It’s Down to Two Hard Drives for Google
Google had previously admitted that it had mistakenly collected user data from open WiFi networks when it was busy gathering publicly broadcast SSID information and MAC addresses for use in future geolocation services. However, at that time, the tech company defended itself by arguing only fragments of the data were gathered based on the fact data collection occurred five times a second.
However, it seems that this argument by the company failed because now, more than 20 individuals have filed a lawsuit against Google for gathering private data from private Wi-Fi networks through Google’s Street View Cars. The individuals come from a range of areas and hence, the suit was filed in multiple locations including California, Illinois, Massachusetts and Oregon. Each one of them are asking for at least USD$10,000 (RM 35,000) in damages.
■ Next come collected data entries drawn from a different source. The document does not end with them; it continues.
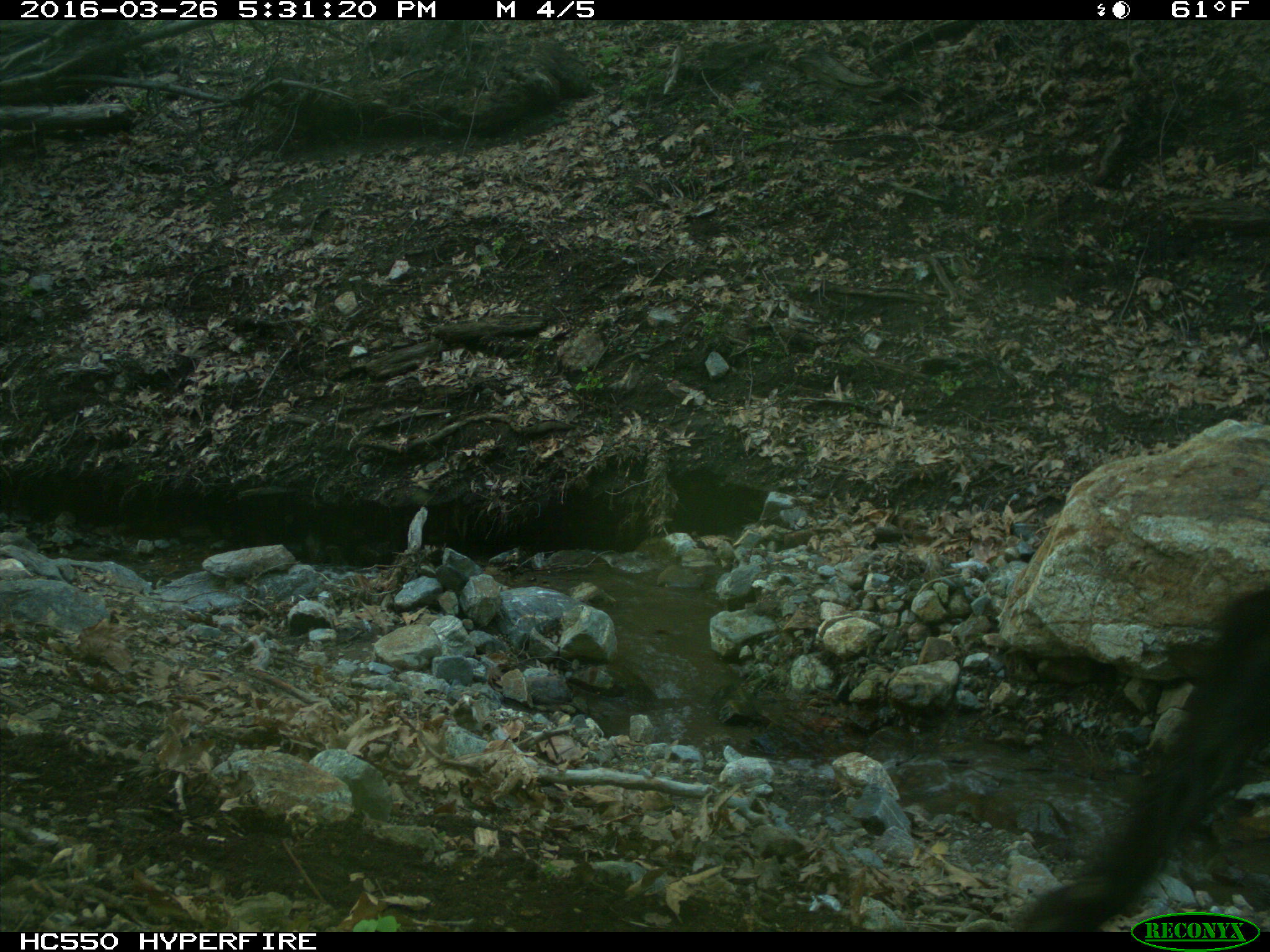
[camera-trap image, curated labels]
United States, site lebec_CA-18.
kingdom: Animalia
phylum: Chordata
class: Mammalia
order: Artiodactyla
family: Bovidae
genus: Bos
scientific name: Bos taurus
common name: domestic cow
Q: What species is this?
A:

Bloomberg has reported that there are two hard drives kept in the federal courthouse in San Francisco that may be the deciding factor in this case. If the people find their information on the drive, we’re talking about much more than thousands in damages from Google. If the information is missing however, then Google walks away without paying a cent as the individuals can’t prove that they were victims of a breach of privacy.
U.S. District Judge Charles Breyer threw out Google’s initial argument that the federal Wiretap Act didn’t apply to its data collection practices. The judge ordered that the tech tycoon work with the plaintiff’s attorneys to find out what data is in the hard drives. Lawyers on Google’s side refused to hand over the hard drives because the request for access was simply a “fishing expedition” that would just expose private information but the court wouldn’t allow this.
The tech giant has only 28 days to agree that a technical expert come in to review the hard drives or else a magistrate will appoint one to do so.